The API was released with the aim of helping websites know when to display a ‘low-power-mode’ version of the site or web-app and then disable unnecessary features that drain the most battery. The World Wide Web Consortium (W3C), the organization that oversees the development of the web’s standards, introduced the API in 2012 – but it wasn’t until finalized until 2015.
When the W3C initially introduced the HTML5 specification, there were immediate concerns as to the possible blow-back it could have. Since it would allow sites to grab visitor’s battery data without the user’s explicit permission, Lukasz Olejnik published a paper on how much of an invasion this could be.
The W3C responded by saying “the information disclosed has minimal impact on privacy or fingerprinting, and therefore is exposed without permission grants.” But the recent 1-million site analysis of the API has finally proven differently.
In the privacy-threatening API, 14m combinations, providing a “pseudo-unique identifier” for each device, are offered to the website utilizing the battery tracking code.
The Guardian gives a great example of how this could work:
“Suppose a user loaded their church website in their version of Firefox, and then opened up the website for a satanic cult using a Chrome browser in private browsing mode piped through a secure VPN. Ordinarily, the two connections should be very difficult to associate with one another, but an advert that was loaded on both pages at once would be able to tell that the two devices were almost certainly the same, with the certainty increasing the longer they stayed connected.”

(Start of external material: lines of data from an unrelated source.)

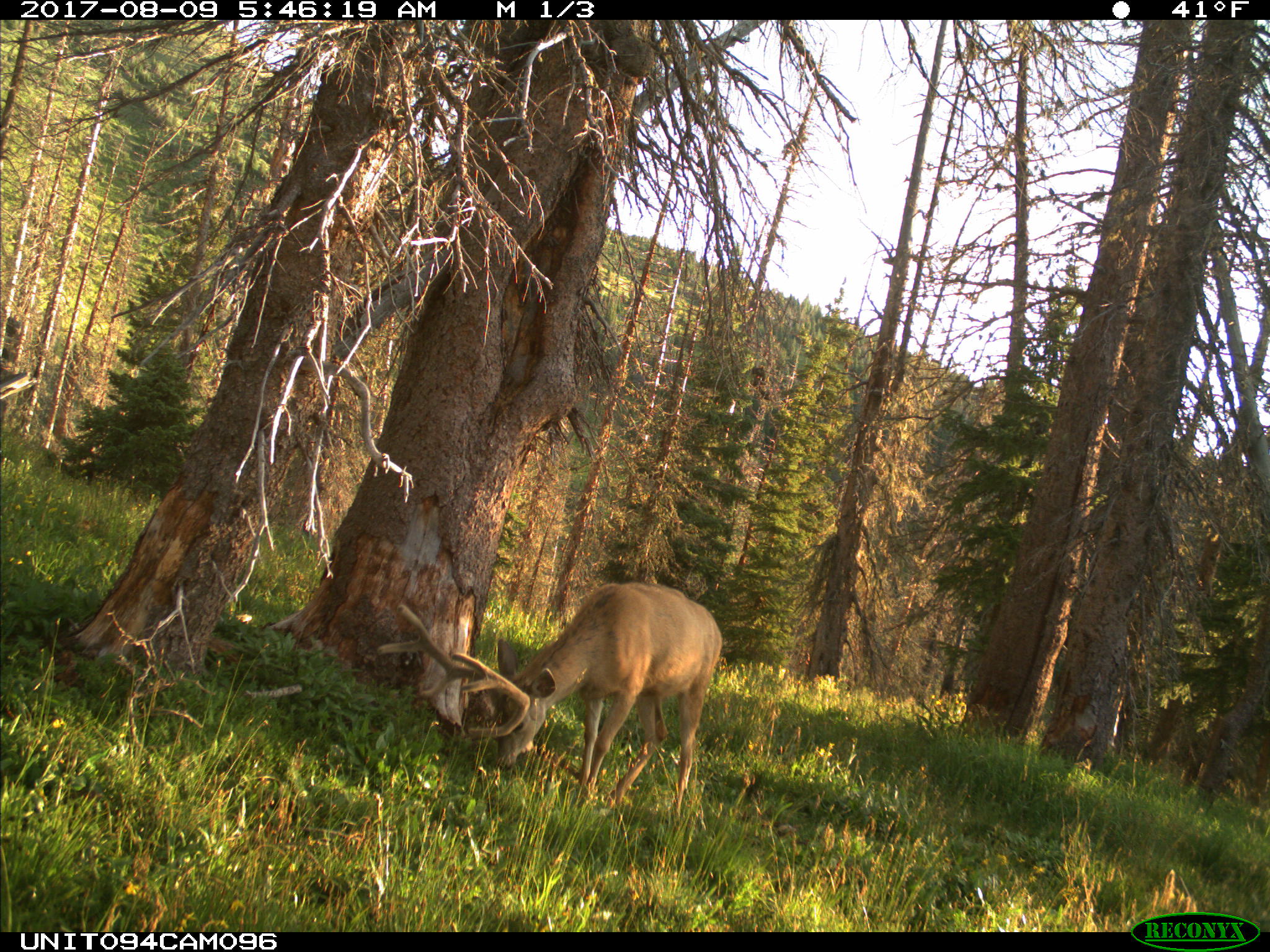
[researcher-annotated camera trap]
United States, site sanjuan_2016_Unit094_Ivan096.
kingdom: Animalia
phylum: Chordata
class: Mammalia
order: Artiodactyla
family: Cervidae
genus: Odocoileus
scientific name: Odocoileus hemionus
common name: mule deer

And the 1-million site analysis done by Princeton’s Steven Englehardt and Arvind Narayanan has shown that the API does, in fact, grant sites the ability to do what The Guardian suggests.
The two researchers ran a specially modified browser to find sites using the invasive API; specifically, they “found two tracking scripts that used the API to ‘fingerprint’ a specific device, allowing them to continuously identify it across multiple contexts.”
They were able to track the scripts used to record battery levels and found them to be incredibly invasive and able to fingerprint devices more easily than many would have assumed.
“We present the largest and most detailed measurement of online tracking conducted to date, based on a crawl of the top 1 million websites. We make 15 types of measurements on each site, including stateful (cookie-based) and stateless (fingerprinting-based) tracking, the effect of browser privacy tools, and the exchange of tracking data between different sites (“cookie syncing”). Our findings include multiple sophisticated fingerprinting techniques never before measured in the wild.”
What does this mean for us, the end users? The answer is yet to be known but something will have to change. Hopefully this research will lead to the ability for us to be able to disable to battery-tracking-script on sites that could use it maliciously.